Stored data entries:
┄┄┄┄┄┄┄┄┄┄┄┄┄┄┄┄┄┄┄┄
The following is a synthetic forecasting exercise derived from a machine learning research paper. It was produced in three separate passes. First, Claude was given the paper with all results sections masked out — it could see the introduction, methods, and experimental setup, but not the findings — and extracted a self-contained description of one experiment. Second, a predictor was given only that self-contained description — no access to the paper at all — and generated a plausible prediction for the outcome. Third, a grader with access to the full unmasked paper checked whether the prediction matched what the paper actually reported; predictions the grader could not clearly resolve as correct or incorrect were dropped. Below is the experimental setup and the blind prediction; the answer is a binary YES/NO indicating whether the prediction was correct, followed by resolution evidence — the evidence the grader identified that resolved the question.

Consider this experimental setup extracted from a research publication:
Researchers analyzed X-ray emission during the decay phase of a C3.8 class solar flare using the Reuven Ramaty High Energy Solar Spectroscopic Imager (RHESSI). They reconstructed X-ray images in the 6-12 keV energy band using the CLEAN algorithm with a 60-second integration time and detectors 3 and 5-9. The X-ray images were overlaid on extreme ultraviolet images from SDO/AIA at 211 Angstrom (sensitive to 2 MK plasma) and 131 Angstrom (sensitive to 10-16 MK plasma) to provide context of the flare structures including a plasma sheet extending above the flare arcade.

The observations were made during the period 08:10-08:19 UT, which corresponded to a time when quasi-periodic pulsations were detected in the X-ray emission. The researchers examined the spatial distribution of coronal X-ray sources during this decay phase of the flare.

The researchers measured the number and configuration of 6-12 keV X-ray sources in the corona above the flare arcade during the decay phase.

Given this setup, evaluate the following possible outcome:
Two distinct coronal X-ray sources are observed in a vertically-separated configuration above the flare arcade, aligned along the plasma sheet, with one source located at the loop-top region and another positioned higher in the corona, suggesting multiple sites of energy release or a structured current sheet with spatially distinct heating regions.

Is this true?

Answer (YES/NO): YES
┄┄┄┄┄┄┄┄┄┄┄┄┄┄┄┄┄┄┄┄
**PROBLEM TO WORK ON**
Give the number of lines in the records that contain the string "this", and write nothing besides that number.

**WRITTEN SOLUTION**
4